**Trecho do documento:**
──────────────────────────────
O encarceramento humano como pena se mostra cada vez mais promíscuo e ineficiente – principalmente no Brasil. Existe um alto custo para sua manutenção sem, entretanto, esse sistema (do encarceramento) apresentar respostas e soluções eficazes do que seria sua real finalidade no mundo moderno – qual seja: a ressocialização e reinserção dos/as presos/as em presídios ou penitenciárias ao convívio social fora das grades.
Como cediço, investe-se muito (muros e cercas das prisões) em nada (pouca ou quase nenhuma ressocialização e reinserção no mercado de trabalho e no convívio social fora das grades das prisões), criando-se a falsa ilusão (aos olhos da mídia e dos pouco informados) de que tudo está sob controle, vendendo-se a ideia de que a rigidez do sistema prisional está conseguindo reduzir e/ou acabar com a criminalidade – todos esses argumentos caem por terra quando somos noticiados (quase que diariamente) das diversões rebeliões que se estendem pelo país afora.
Além disso, existe ainda uma cultura, ou consciência popular, que só acredita no direito penal quando esse “coloca” os/as criminosos/as na cadeia” (direito penal do inimigo), bem como uma parcela irresponsável da mídia que “alimenta” a ideia de rigidez penal e prisional de forma inconsequente (sem se aprofundar no problema e buscar soluções reais e efetivas com diálogo e apresentação de pesquisas acadêmicas etc.).
Diante desse cenário de superlotações e caos cada vez maiores no sistema prisional brasileiro, é triste e alarmante (até sombrio por assim dizer) destacar que “mais de 700.000 mulheres se encontram encarceradas atualmente”1.
E mais: “alerta-se que a população carcerária feminina cresce em proporção maior que a masculina, registrando-se incremento de 50% nos últimos anos. Segundo dados oficiais veiculados, o Brasil ocupa a quinta posição mundial entre os países com a maior população de mulheres encarceradas, atrás de Estados Unidos, China, Rússia e Tailândia (WORLD PRISON BRIEF, 2015)”2.
E ainda de acordo com informações do Conselho Nacional de Justiça, o número de presas multiplicou por oito em 16 anos3.
──────────────────────────────
**Informações fornecidas:**
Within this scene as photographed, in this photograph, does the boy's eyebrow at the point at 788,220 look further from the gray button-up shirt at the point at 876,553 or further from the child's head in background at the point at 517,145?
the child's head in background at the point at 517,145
──────────────────────────────
**Solicitações:**
**a)** Liste os países que, segundo o texto sobre o encarceramento, estão à frente do Brasil em população de mulheres encarceradas.
**b)** Escreva a continuação do texto sobre o encarceramento a partir da última frase apresentada.
Os dados não serão necessários.

**Respostas por tarefa:**
**a)** Estados Unidos, China, Rússia e Tailândia.

**b)**
Como dito pelo Presidente do Conselho Nacional de Justiça em 2016, Ministro Ricardo Lewandowski, “o encarceramento de mulheres merece destaque. No período de 2000 a 2014 o aumento da população feminina foi de 567,4%, enquanto a média de crescimento masculino, no mesmo período, foi de 220,20%, refletindo, assim, a curva ascendente do encarceramento em massa de mulheres.”4
Ou seja, esse é um dos temas mais importantes e que merecem cada vez mais destaque e atenção na área do Direito Penal, Criminologia, Estudo Étnicos e Raciais e de Gênero, bem como para toda a sociedade brasileira e o mundo, pois envolvem não só a questão penal (sistema penitenciário – falido no caso do Brasil), mas, e principalmente, a área dos Direitos Humanos (que está cada vez menos sendo observado, principalmente para as mulheres, pois dentro de um sistema falido criado para homens as mulheres são invisíveis).
E como tentar explicar, em poucas palavras, sobre o encarceramento em massa de mulheres no Brasil, considerando os aspectos étnico-raciais e de gênero?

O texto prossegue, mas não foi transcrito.